On March 9, 1987, the original general partners of the Partnership, on behalf of the Partnership, filed a voluntary petition under Chapter 11 of the Federal Bankruptcy Code in U.S. Bankruptcy Court, Central District of California ("Court").  The Partnership continued as Debtor-In-Possession to operate its business in the ordinary course until the Court confirmed the Partnership's Plan of Reorganization (The "Plan") effective October 25, 1988.  The Plan was approved by all required classes of creditors.


The Plan required that the Partnership make certain payments to its secured creditors and others on or before October 20, 1995.  These payments were made on or about June 25, 1995, when the Partnership refinanced the outstanding mortgages encumbering the property.  The Plan also required that the Partnership make the following distributions on October 20, 1998, from available cash:


1)

First, Limited Partners, both original and substitute, who made additional capital contributions under the Plan would receive a repayment of the additional contributions totaling approximately $730,000; if sufficient funds were unavailable to fully satisfy this amount then a pro-rata portion would be paid based upon available funds;


2)

Second, Class 12 unsecured creditors ($23,100) would be paid on their claims;

 

3)

Third, Limited Partners who made additional capital contributions and were original Limited Partners would receive a repayment of their original capital contributions totaling approximately $9,818,000; if sufficient funds were unavailable to fully satisfy this amount then a pro-rata portion of available cash less a pro-rata portion reserved for one third of the existing capital contributions of non-contributing Limited Partners would be paid based upon available funds;


4)

Fourth, Limited Partners who did not make additional capital contributions would receive a repayment of one-third of their original capital contributions (i.e., one-third of $1,200,000); if sufficient funds were unavailable to fully satisfy this amount then a pro-rata portion would be paid based upon available funds.


Additionally, the Plan required CRPTEX, Inc. to make a capital contribution of $14,500 and loan an additional $117,500 on behalf of the Partnership.  The Partnership received the $14,500 capital contribution but did not receive or require the additional $117,500 to be loaned.
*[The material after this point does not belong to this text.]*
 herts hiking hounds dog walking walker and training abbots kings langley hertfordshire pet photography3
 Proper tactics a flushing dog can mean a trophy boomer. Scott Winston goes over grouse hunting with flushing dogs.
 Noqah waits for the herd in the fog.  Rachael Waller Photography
The payments required by number 2 above were timely made.  With respect to the amounts due to the Limited Partners under numbers 1, 3, and 4 above, there were not sufficient funds available to completely satisfy these obligations at October 20, 1998.


It was not anticipated that at October 20, 1998, there would be available funds to fully satisfy the unsecured claims of the Limited Partners, as indicated under the Plan.  The limited partners were approached in August 1998 and asked to either approve a sale of the Partnership’s sole investment property or for the General Partner to petition the Bankruptcy Court for an extension of the settlement date.   The required fifty-one percent response was not received. As a result, the Partnership did not make any payments to the Limited Partners on October 20, 1998, as required by the Plan from available funds.  There is no requirement, however, that the Partnership sell or again refinance the property in order to pay in part or in whole, the payments to the Limited Partners referred to above.  The General Partner has determined that although all of the required payments due under the Plan to the Limited Partners were not made, that the Partnership is not in any material financial default in connection with its prior bankruptcy.  In addition, the General Partner believes that it is proper for the Partnership to continue operating under the terms of its Partnership Agreement as modified by the Plan.
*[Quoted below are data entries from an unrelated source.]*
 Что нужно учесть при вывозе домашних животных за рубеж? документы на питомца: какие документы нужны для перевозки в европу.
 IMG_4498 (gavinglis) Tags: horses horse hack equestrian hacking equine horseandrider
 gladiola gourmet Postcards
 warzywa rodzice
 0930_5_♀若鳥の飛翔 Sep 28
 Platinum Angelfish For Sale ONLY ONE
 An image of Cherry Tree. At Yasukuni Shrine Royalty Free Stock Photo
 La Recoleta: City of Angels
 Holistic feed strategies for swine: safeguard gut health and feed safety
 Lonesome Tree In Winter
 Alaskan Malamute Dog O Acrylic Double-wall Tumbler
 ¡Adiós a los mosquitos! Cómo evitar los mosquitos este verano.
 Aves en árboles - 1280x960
Since the expiration of the Plan on October 20, 1998, the General Partner had reserved all excess cash to ensure that the Partnership would be able to meet its operating and capital improvement needs rather than making pro-rata payments to the limited partners in accordance with numbers 1, 3, and 4 above.  During the fourth quarter of 2001, the General Partner determined that the Partnership had accumulated approximately $562,000 in excess funds.  Approximately $530,000 which had been reserved since 1998 to ensure that the property was fully able to meet its operating and capital improvement needs with existing operating funds, was distributed during the year ended December 31, 2002 in accordance with number 1 above. In addition, approximately $32,000 was distributed from operations during the year ended December 31, 2002. Any additional funds will be distributed in accordance with the terms of the Partnership Agreement as modified by the Plan. In light of the amounts accrued and payable to affiliates of the General Partner at September 30, 2006, there can be no assurance that the Partnership will generate sufficient funds from operations after required capital improvements to permit any distributions to its partners in 2006 or subsequent periods.


Other


In addition to its indirect ownership of the general partner interests in the Partnership, AIMCO and its affiliates owned 4,558.50 limited partnership units (the “Units”) in the Partnership representing 26.56% of the outstanding Units at September 30, 2006. A number of these Units were acquired pursuant to tender offers made by AIMCO or its affiliates.  It is possible that AIMCO or its affiliates will acquire additional Units in exchange for cash or a combination of cash and units in AIMCO Properties, L.P., the operating partnership of AIMCO, either through private purchases or tender offers.  Pursuant to the Partnership Agreement, unitholders holding a majority of the Units are entitled to take action with respect to a variety of matters that include, but are not limited to, voting on certain amendments to the Partnership Agreement and voting to remove the General Partner.  Although the General Partner owes fiduciary duties to the limited partners of the Partnership, the General Partner also owes fiduciary duties to AIMCO as its sole stockholder.   As a result, the duties of the General Partner, as general partner, to the Partnership and its limited partners may come into conflict with the duties of the General Partner to AIMCO as its sole stockholder.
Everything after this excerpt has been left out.